Furthermore, South Korea and Taiwan’s turn to techno-development was accompanied by the process of democratization, which further contributed to the building of the rule of law and an increasingly inclusive welfare state. Democratization freed the two authoritarian states from having to rely on economic performance as a major source of legitimacy. Democratic institutions constrain how the government can enact and use legal and technical instruments. For example, as I discuss in the book, certain practices of the Chinese state might well be considered unconstitutional or in violation of fundamental legal principles in Taiwan. In comparison, in the Chinese context there are few restrictions on how the Chinese state can enact and use legal and technical instruments to foster techno-development under the rule by law.

 

Dongguan in Guangdong is one of your case studies.  The city used to be considered a success story in attracting foreign direct investment and transforming itself into a competitive labor-intensive manufacturing hub.  About two decades ago, Guangdong’s leadership called for “emptying the cage to bring in new birds” – replacing labor-intensive manufacturing with hi-tech manufacturing.   What has been the outcome of this effort?  How does this case illustrate the advantages or limitations of state-interventionism in moving up the technology ladder?

 

Dongguan is not a successful example of state-led industrial upgrading. When Wang Yang was Guangdong's party secretary, he attempted to evict businesses he considered "low-end." The policy was highly controversial and widely criticized.
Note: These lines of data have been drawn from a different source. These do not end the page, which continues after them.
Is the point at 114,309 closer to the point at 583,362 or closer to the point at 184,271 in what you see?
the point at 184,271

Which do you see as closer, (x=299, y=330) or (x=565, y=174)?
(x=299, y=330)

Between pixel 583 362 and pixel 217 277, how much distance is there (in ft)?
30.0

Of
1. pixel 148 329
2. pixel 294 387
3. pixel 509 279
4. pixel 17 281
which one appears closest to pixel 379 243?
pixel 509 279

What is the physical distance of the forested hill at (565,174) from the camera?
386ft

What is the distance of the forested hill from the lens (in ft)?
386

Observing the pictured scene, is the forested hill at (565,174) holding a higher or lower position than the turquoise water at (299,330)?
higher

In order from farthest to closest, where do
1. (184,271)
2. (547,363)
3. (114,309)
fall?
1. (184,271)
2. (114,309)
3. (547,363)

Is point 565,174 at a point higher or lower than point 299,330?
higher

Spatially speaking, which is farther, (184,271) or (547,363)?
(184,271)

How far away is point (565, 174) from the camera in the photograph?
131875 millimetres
After Xi took power, local governments initiated numerous political campaigns to crack down on "low-end" businesses in the name of environmental protection, work safety, and violation of construction regulations. These campaigns led to business closures and relocations. 


To be sure, many businesses in coastal China had shuttered or moved elsewhere prior to such campaigns due to growing labor costs as well as the 2008 financial crisis. The intensified campaigns against “low-end” business were the last straw. After businesses were closed and relocated, empty factories and buildings were converted into incubators, high-tech industrial parks, and lucrative real estate projects. The “new birds” in Dongguan were Huawei and the real estate industry. In a few relatively remote towns in Dongguan, no new birds moved in after the old birds left.

 

One chapter in the book analyzes policy shifts under Xi Jinping.  How does his technology policy differ from that of his predecessors, especially Jiang Zemin and Hu Jintao?  Based on the logic of the “gilded cage,” what might be the outcomes of his policy?

 

I write about how the Chinese government under Xi's leadership has rewired China's "gilded cage" by creating more laws and regulations. This shift occurred as the government realized that the new "birds" (i.e., China's big-tech companies) were nearly bursting the cage, leading to intolerable threats to financial stability, data security, and national security, especially against the backdrop of rising geopolitical tensions.
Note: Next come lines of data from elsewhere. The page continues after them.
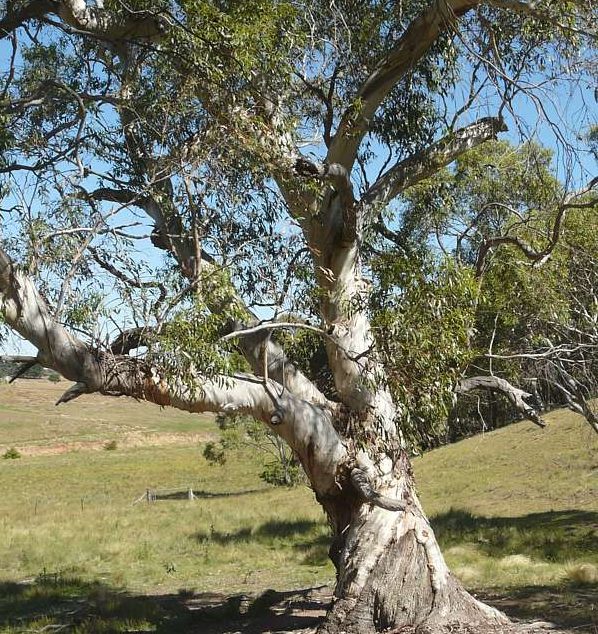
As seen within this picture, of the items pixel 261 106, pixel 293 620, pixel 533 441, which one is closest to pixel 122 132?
pixel 261 106

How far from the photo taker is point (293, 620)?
9234mm

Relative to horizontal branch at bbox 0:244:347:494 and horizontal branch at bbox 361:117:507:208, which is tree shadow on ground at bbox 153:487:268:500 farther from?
horizontal branch at bbox 0:244:347:494

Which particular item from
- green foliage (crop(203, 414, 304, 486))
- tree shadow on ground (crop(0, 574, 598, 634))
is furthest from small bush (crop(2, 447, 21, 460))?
tree shadow on ground (crop(0, 574, 598, 634))

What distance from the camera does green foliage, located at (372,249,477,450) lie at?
292 inches

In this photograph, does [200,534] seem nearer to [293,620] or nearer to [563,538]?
[563,538]

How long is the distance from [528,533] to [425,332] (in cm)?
Result: 982

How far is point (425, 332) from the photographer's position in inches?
290

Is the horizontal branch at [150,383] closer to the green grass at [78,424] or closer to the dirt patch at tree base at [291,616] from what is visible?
the dirt patch at tree base at [291,616]

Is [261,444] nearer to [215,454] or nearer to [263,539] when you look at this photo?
[215,454]

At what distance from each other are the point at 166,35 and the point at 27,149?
1.97m

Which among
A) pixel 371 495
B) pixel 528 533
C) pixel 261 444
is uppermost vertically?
pixel 261 444

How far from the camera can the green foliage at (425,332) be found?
743 cm

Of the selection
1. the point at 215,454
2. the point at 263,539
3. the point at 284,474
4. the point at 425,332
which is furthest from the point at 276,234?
the point at 215,454

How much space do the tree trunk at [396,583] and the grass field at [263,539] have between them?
1.32 metres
Compared to during the eras of Jiang Zemin and Hu Jintao, the Chinese state under Xi has expanded its instrumental control and has relied more on political campaigns for law enforcement. Xi can be considered a law, technology, and national security person, believing in the instrumental power of law and technology to solve all problems and placing a national priority on national security. As such, his governance style largely relies on instrumental rationality, while the space for communicative rationality has been shrinking. During the Hu Jintao period, there was more room for public discussion and expert/public influence on government policy. Under Xi's leadership, we will continue to see intensified control, increasing uncertainties, and difficulties for everyone to live within the cage and to shape it positively, except for the newly selected "birds" that are perceived to be critical to national security.